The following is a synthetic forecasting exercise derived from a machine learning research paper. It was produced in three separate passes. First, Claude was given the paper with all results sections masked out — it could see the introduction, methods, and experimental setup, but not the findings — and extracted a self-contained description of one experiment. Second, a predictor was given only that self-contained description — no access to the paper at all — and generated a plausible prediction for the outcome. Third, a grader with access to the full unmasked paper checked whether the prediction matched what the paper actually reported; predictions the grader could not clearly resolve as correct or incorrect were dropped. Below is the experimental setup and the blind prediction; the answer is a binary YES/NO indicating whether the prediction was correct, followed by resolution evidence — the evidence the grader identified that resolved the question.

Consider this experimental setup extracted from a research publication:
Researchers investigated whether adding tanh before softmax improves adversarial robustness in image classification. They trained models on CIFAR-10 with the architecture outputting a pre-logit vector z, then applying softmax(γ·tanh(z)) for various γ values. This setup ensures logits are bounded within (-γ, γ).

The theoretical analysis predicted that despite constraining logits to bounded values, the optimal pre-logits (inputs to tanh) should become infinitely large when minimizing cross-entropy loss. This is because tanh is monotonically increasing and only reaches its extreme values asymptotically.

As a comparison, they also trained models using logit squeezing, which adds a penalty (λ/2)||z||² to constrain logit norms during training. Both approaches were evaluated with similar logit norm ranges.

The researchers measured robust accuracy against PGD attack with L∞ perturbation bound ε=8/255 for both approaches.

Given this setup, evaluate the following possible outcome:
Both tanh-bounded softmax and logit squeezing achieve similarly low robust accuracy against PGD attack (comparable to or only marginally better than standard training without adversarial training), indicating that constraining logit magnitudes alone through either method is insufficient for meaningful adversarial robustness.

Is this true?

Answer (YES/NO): NO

# # #

The problem. Beginning at the first line above, repeat exactly until the line containing "Consider this experimental", which is included.

Answer space.
The following is a synthetic forecasting exercise derived from a machine learning research paper. It was produced in three separate passes. First, Claude was given the paper with all results sections masked out — it could see the introduction, methods, and experimental setup, but not the findings — and extracted a self-contained description of one experiment. Second, a predictor was given only that self-contained description — no access to the paper at all — and generated a plausible prediction for the outcome. Third, a grader with access to the full unmasked paper checked whether the prediction matched what the paper actually reported; predictions the grader could not clearly resolve as correct or incorrect were dropped. Below is the experimental setup and the blind prediction; the answer is a binary YES/NO indicating whether the prediction was correct, followed by resolution evidence — the evidence the grader identified that resolved the question.

Consider this experimental setup extracted from a research publication:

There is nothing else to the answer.